Stored entries:
--

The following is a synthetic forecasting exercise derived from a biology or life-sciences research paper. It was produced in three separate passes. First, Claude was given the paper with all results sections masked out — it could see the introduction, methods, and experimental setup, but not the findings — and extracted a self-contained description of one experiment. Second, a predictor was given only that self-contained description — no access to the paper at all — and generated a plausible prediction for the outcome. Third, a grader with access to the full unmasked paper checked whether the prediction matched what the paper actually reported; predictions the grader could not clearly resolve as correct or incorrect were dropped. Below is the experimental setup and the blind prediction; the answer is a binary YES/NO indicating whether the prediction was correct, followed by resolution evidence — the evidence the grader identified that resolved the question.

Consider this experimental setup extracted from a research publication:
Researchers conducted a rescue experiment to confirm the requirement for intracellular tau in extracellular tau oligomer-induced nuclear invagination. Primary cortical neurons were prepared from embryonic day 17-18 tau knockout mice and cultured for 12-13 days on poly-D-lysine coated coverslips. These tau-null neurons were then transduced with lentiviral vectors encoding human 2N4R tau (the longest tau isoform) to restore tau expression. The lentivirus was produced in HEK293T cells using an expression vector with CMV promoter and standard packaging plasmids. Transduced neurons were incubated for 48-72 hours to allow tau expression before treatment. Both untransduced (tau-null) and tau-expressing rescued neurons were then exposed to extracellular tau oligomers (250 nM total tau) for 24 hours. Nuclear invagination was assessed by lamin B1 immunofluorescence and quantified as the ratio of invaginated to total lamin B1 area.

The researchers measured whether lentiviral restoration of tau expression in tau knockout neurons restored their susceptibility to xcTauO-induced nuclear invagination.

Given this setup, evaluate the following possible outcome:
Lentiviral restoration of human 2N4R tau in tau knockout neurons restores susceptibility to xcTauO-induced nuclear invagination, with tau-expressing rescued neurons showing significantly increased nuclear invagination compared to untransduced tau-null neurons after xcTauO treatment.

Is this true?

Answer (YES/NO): YES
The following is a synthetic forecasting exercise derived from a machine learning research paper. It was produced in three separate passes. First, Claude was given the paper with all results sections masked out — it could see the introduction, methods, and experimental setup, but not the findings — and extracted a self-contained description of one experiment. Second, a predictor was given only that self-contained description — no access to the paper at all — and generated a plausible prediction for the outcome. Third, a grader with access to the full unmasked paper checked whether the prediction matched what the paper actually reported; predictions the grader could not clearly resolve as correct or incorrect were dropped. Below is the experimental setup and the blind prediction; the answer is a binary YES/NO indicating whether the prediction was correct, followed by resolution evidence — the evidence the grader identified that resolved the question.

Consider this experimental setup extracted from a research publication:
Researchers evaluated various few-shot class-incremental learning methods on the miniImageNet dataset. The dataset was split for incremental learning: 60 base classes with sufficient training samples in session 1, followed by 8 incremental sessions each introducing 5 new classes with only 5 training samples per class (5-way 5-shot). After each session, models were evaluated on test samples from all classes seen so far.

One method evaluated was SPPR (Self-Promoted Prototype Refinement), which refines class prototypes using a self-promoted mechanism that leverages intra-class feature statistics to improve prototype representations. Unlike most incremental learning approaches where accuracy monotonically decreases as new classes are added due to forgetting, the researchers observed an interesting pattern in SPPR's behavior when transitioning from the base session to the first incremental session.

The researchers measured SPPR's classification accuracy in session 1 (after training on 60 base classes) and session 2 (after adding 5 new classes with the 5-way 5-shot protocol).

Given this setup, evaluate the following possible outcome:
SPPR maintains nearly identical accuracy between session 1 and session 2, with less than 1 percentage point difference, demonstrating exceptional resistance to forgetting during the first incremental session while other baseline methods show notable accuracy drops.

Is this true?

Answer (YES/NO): NO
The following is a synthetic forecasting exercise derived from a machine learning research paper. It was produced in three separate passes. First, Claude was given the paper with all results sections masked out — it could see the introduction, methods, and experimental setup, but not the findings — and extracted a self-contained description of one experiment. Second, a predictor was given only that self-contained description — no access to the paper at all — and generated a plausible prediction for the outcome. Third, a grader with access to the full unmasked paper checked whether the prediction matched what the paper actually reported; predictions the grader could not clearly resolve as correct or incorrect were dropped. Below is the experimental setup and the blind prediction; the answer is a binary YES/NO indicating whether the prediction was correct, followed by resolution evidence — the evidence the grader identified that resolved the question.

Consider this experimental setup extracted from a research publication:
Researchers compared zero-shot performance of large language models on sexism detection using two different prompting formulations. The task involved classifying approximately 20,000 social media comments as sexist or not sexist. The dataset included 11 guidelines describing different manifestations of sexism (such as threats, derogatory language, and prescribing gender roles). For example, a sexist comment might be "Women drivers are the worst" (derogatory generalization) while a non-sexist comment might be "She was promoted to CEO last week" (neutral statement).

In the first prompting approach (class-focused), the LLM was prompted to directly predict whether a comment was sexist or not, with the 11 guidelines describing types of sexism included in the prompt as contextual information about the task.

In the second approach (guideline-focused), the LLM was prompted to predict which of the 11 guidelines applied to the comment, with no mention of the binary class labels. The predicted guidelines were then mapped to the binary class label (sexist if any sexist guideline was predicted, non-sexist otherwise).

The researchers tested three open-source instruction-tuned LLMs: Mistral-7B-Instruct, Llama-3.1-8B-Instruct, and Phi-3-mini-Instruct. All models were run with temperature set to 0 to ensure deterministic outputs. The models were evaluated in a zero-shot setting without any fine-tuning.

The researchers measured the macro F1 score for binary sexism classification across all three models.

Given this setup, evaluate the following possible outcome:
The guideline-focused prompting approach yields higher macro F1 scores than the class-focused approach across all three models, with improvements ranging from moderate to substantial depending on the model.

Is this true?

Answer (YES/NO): NO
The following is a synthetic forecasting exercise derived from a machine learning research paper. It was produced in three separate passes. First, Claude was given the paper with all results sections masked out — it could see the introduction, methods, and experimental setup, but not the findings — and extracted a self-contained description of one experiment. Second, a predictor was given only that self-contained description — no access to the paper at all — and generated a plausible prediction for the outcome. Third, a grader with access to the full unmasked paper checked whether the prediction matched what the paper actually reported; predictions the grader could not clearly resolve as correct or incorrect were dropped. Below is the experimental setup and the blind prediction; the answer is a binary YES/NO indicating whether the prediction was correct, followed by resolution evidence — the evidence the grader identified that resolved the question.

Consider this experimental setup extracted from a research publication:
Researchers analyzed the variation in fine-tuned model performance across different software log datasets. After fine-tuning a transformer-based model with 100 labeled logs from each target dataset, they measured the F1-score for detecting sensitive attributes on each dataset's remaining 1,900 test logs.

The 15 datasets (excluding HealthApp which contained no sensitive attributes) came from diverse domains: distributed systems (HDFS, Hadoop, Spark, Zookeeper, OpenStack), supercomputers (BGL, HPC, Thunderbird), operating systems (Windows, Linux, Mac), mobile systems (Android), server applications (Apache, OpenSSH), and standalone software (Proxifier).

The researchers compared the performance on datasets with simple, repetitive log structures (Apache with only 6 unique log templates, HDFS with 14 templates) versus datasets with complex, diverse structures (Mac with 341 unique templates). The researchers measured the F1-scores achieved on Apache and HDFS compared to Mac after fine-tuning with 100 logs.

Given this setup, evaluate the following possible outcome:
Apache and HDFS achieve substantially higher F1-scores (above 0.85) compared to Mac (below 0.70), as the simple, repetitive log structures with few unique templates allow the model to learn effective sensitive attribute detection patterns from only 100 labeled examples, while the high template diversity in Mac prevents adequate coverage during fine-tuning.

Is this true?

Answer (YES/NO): NO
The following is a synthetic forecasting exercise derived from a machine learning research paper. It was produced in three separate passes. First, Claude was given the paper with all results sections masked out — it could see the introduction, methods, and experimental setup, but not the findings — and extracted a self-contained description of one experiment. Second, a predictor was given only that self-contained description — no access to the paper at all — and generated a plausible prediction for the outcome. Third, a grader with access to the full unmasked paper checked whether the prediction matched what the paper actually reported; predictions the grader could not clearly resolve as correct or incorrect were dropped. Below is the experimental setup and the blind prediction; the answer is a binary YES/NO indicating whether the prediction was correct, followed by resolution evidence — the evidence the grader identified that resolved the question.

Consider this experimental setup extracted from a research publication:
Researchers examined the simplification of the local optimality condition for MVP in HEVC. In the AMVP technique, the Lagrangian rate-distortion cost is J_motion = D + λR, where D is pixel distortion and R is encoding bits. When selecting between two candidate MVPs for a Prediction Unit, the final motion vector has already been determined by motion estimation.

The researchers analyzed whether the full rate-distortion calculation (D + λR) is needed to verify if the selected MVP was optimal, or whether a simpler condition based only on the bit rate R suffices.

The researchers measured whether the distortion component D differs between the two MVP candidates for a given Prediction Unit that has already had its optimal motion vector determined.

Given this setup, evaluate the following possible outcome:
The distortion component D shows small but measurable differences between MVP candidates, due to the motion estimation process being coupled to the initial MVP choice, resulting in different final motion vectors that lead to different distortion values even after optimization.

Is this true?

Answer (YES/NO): NO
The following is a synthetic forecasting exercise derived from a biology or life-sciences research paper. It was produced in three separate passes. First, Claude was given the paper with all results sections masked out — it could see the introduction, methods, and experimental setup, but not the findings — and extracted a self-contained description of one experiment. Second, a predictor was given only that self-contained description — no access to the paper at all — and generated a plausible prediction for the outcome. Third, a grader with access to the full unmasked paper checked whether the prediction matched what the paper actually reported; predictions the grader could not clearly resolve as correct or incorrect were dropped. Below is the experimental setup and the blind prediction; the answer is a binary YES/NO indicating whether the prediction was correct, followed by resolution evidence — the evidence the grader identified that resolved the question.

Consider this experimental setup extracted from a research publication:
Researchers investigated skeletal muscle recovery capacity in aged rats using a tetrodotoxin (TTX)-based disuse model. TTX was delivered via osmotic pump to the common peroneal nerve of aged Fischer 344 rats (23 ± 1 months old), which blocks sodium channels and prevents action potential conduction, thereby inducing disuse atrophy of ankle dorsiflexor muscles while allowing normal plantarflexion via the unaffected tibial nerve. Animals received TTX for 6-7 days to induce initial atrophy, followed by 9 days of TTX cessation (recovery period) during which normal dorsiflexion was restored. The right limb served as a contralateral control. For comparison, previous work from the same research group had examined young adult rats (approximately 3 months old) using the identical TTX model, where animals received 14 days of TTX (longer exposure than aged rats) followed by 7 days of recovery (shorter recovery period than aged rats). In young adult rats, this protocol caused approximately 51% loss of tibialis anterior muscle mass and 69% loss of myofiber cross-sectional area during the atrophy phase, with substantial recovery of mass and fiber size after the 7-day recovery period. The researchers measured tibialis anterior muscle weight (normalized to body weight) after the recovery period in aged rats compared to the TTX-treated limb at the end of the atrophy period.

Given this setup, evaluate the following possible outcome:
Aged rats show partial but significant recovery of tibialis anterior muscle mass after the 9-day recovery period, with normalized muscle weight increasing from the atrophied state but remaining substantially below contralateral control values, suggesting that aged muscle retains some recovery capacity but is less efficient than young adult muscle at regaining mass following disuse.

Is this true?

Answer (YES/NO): NO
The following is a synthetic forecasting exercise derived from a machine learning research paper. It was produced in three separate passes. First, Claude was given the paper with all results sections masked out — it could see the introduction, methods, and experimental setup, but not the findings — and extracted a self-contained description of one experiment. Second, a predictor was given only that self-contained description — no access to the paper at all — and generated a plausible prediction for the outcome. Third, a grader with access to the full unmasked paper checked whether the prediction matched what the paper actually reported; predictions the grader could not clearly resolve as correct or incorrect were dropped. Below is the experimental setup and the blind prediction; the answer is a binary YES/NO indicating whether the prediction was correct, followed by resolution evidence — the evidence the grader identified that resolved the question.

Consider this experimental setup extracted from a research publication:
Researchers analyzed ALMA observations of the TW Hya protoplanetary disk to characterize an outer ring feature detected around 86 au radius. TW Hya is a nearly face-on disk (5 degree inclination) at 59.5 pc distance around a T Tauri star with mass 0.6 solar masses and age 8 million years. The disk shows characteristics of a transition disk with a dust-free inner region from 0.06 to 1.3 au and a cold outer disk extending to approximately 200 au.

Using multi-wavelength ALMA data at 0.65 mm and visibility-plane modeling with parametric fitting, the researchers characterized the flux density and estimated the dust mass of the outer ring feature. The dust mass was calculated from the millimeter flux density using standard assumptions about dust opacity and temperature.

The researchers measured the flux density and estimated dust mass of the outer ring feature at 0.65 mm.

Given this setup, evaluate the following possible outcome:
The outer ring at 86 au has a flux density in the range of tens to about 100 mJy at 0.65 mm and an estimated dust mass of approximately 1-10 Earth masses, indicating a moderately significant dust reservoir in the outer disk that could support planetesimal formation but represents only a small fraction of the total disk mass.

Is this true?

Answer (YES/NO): YES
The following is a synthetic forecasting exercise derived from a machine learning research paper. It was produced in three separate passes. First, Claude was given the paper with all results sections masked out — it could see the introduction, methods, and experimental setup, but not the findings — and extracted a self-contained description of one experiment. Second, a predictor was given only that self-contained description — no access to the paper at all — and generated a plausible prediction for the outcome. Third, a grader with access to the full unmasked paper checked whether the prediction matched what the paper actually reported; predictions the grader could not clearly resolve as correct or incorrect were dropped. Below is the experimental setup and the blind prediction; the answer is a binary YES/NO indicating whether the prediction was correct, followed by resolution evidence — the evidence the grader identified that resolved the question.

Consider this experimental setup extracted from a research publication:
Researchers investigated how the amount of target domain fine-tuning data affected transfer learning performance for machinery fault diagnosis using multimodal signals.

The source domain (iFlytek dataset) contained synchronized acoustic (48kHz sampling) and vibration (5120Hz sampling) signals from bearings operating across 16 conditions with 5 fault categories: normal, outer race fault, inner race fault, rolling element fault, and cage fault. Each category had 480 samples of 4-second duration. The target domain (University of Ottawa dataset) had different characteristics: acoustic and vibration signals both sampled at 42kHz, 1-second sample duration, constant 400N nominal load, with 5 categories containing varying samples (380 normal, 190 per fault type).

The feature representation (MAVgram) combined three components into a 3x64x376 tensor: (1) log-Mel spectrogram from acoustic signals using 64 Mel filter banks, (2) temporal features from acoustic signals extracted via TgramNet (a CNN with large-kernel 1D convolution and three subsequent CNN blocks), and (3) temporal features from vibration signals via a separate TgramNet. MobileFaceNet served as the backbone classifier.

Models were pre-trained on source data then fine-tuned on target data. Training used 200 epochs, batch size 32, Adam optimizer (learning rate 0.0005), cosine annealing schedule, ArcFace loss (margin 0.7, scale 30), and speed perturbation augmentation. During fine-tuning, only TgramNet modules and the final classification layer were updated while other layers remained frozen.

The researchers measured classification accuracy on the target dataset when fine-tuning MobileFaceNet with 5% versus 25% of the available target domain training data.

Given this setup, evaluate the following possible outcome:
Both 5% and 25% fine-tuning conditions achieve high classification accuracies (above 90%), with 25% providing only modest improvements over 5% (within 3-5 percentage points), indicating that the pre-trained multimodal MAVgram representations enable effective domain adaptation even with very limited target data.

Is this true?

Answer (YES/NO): NO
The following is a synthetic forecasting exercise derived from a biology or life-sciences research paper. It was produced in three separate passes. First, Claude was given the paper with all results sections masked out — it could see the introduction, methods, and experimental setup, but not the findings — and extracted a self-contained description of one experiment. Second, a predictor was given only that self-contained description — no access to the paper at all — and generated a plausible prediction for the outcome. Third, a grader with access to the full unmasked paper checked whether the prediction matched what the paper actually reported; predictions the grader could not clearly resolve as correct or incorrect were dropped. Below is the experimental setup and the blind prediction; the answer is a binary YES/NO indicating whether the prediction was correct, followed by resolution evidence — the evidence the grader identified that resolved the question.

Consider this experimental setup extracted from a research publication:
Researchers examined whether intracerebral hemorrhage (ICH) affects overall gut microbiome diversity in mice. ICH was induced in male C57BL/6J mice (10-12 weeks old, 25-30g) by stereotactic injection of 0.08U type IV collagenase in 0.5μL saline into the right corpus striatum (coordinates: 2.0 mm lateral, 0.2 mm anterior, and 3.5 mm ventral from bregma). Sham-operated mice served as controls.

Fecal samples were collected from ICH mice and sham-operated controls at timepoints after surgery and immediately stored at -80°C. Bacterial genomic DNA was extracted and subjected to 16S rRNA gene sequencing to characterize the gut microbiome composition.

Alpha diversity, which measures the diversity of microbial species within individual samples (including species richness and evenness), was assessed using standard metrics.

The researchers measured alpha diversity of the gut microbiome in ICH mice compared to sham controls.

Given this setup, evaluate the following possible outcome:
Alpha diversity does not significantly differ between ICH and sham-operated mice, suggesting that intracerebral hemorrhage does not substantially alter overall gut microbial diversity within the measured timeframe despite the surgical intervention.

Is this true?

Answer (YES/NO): NO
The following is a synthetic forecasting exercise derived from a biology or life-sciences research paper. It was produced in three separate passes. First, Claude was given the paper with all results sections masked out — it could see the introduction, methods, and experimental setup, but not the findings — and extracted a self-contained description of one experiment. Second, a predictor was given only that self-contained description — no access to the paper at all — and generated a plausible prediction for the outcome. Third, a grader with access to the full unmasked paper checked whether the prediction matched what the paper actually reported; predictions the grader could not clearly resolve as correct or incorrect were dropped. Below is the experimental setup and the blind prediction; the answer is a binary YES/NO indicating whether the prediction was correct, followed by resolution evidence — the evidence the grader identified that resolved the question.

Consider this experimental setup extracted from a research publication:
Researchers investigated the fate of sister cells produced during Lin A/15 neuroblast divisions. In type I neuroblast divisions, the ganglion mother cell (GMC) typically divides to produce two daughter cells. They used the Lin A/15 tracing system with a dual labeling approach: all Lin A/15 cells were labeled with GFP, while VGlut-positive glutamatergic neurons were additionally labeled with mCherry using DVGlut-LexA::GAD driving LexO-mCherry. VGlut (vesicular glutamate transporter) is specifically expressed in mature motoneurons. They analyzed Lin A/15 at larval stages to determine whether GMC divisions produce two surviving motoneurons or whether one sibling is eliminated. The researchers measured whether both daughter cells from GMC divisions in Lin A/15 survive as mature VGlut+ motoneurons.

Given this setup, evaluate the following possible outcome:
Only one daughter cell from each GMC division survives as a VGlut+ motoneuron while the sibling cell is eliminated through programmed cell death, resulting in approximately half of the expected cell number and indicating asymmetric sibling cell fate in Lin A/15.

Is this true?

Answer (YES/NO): YES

--

TASK BRIEF: Spot every line in the entries that includes the word "nearly", and copy each one out.

REPLY TO THE EXERCISE:
SPPR maintains nearly identical accuracy between session 1 and session 2, with less than 1 percentage point difference, demonstrating exceptional resistance to forgetting during the first incremental session while other baseline methods show notable accuracy drops.
Researchers analyzed ALMA observations of the TW Hya protoplanetary disk to characterize an outer ring feature detected around 86 au radius. TW Hya is a nearly face-on disk (5 degree inclination) at 59.5 pc distance around a T Tauri star with mass 0.6 solar masses and age 8 million years. The disk shows characteristics of a transition disk with a dust-free inner region from 0.06 to 1.3 au and a cold outer disk extending to approximately 200 au.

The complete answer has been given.